SQLer 生島勘富 のブログ

RDB・SQLの話題を中心に情報発信をしています。

日本のホワイトカラーの生産性を上げるには1

 日本のホワイトカラーの生産性が世界的に低いらしい。なぜ、日本のホワイトカラーの生産性が世界的に低いのか。いろんな理由があると思いますが、システム開発会社である私の考えは、ホワイトカラーの生産性を上げるという使命を持った我々システム会社が十分機能していないということが、非常に大きな理由の一つだと考えております。

 そこで、どうすればシステム会社が十分に機能し、日本のホワイトカラーの生産性を上げることに貢献できるかを考えてみたいと思います。


 一番の問題は原因は、システム会社がいまだにウォータフォールモデル開発に拘っていることにあると考えています。

 ウォータフォールモデル開発では、プログラムを作る前に仕様書(基本的に紙)という形でユーザに設計を承認して貰うわけですが、グラフィカルな画面を紙で表現されてもユーザには完全にイメージできるものではありません。というよりも、「書いている本人でさえイメージできているのか?」と疑問を持つことすら多いです。しかし、開発を進めるためには承認作業は必要で、曖昧なイメージで承認された仕様書(設計)で進めて行くことになります。

 ウォータフォールモデル開発では承認されたものは正しいという前提になりますが、その前提を覆す仕様変更が起きたときに、前工程に遡る大規模な手戻りが発生することが最大の問題です。しかし、ユーザは曖昧なイメージで承認している訳ですから、そもそも承認されたものは正しいという前提は壊れている。余程、ユーザの要望がはっきりと分かりやすい場合を除き仕様変更は必ず発生します。

 開発の終盤になって、実際のプログラムをユーザが見てイメージとのギャップを口にしたとき、それをユーザが「仕様変更」である、つまり「自分たちの承認が間違っていた」と認めて、「納期延長と追加費用」を認めてくれた場合か、運良く「仕様変更」が当初の見込み分ぐらい(普通、ある程度のバッファをもって見積もる)しか発生しない場合は、そのシステムは成功したことになります。しかし、ユーザが「仕様変更」(納期延長と追加費用)を認めてくれなかった場合は、いわゆるデスマーチという状態になります。現実問題としてほとんどの場合、予想以上の仕様変更が起こり、高い確率で「納期延長」が認められることはありませんから、IT系の仕事は長時間労働が常態化しいわゆる3K職と言われるわけです。

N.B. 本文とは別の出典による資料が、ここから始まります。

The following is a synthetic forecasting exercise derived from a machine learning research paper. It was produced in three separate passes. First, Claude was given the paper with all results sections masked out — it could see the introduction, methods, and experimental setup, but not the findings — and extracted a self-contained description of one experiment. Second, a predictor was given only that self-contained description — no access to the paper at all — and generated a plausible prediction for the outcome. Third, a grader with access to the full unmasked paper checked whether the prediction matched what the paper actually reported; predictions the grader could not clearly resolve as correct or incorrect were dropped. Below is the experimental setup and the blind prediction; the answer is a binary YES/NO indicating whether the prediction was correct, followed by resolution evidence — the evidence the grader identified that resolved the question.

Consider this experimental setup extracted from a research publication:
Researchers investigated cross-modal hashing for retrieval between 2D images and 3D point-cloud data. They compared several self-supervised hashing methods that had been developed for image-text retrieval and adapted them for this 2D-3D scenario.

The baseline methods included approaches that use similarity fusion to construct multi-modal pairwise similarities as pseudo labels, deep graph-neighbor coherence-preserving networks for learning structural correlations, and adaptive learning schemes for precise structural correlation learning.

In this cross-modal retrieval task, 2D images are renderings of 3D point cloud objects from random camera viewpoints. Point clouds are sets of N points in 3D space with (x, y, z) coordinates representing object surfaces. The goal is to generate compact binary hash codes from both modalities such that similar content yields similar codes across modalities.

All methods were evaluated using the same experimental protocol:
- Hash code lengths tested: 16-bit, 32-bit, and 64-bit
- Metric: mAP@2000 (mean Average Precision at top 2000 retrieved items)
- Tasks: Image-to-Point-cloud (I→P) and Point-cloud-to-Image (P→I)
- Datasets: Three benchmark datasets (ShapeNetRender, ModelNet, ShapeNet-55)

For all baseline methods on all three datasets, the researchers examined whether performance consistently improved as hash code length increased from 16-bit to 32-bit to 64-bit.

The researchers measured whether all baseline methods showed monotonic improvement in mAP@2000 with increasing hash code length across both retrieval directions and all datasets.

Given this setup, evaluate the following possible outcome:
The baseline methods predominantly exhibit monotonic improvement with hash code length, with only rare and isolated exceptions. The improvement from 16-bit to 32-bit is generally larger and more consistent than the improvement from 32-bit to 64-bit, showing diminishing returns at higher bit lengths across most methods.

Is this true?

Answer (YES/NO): NO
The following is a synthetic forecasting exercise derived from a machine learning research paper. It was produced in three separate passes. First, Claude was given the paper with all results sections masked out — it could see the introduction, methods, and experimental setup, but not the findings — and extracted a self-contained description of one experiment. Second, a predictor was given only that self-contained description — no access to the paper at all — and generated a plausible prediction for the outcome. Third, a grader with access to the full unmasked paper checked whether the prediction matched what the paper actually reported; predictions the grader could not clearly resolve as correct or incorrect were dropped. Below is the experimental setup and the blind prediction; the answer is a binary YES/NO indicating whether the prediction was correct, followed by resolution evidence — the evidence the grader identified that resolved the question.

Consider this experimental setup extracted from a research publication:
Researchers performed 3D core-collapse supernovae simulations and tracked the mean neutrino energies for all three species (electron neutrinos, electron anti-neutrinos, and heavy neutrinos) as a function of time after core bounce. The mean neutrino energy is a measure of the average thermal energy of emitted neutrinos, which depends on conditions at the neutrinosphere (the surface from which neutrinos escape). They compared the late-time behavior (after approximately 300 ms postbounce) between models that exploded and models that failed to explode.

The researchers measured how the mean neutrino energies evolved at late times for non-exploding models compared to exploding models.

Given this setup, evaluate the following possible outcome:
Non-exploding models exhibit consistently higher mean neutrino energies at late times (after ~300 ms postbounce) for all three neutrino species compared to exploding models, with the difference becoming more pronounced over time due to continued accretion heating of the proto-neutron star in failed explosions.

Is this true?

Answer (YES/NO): YES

 それでも、抜本的な解決策を講じることなく、デスマーチの後には「ユーザが仕様変更を認めざるを得ないドキュメントを作るべきだった」という反省を行い、解決策としてドキュメントが増えていきます。ドキュメントが増えれば更に工数が掛かりますが、増えたドキュメントは良いシステムを作るために生まれたドキュメントではなく、「仕様変更」という言い逃れをするためのドキュメントに過ぎませんから、生産性には何も貢献しません。

 ウォータフォールモデル開発の問題点は、まだ、CUI(character user interface)が中心だった、数十年前から言われていますが、現在のユーザインタフェースは、ほぼGUI(Graphical User Interface)に変わり、画面デザインや操作が複雑になったにもかかわらず、依然としてユーザが実際のプログラムを目にするのは開発の終盤になりますから、ユーザがプログラムを目にしてからイメージとのギャップに気付き、仕様変更が起こるというウォータフォールモデル開発の問題の影響範囲が更に広がっています。それでも、漫然と前例を踏襲してウォータフォールモデル開発が採用され続けています。IPA(独立行政法人 情報処理推進機構)によると、ウォータフォールモデル開発の採用率は96%だそうです。(一説によるとアメリカでは30%程度だそうです。これは統計の取り方にもよるので何とも言えませんが)

 ウォータフォールモデル開発の対抗馬としてアジャイル開発がありますが、アジャイル開発は2週間前後の短い期間で開発を行い、短い期間でリリースしていくという開発方法です。しかし、長い開発期間が必要な大規模開発では、開発初期に行った決定が開発の後半に出た要望と矛盾し、全体に影響を及ぼす変更というのが問題が起きてしまいます。つまり、ウォータフォールモデル開発とほぼ同種の問題が起きるのです。

 いずれの場合も、全体に及ぼす変更というのはデータベース設計に関わる問題です。ウォータフォールモデル開発で画面や帳票の設計を行うためにも、アジャイル開発で短い期間でリリースするにも、データの保存先・抽出元として、データベースは必要です。

 データベース設計に仕様変更が入ると、全体に波及します。しかし、現在の一般的な開発手法では、画面も帳票も仕様が固まってないうちにデータベース設計を行わざるを得ません。データベース設計がないと画面・帳票の仕様書が書けないし、プログラムも作れないからです。


 抜本的な解決策は、データベースをプログラムから切り離し、データベース設計をプログラミングの後に行う。そのためには、ビジネスロジックはストアドプロシージャに入れる必要があり、業界全体としてSQLのスキルをもっと上げる必要があります。

 そうすれば、無駄なドキュメントを書く必要はなくなるし、長時間労働せずとも結果が出せるし、もっと柔軟にシステムを構築することができるようになり、システム開発会社が「日本のホワイトカラーの生産性を上げること」に寄与することができるようになるでしょう。

 次回は、どうすればデータベース設計をプログラミングの後に行うことができるか書いていきます。

追記

 池田信夫先生のブログで「ITはもう成長産業じゃないのか」という記事がありました。私も古典的なSIerでもウォーターフォールモデル開発をやめることで、もう一段の成長が見込めると考えていますし、利用者側の生産性向上にも寄与できると考えています。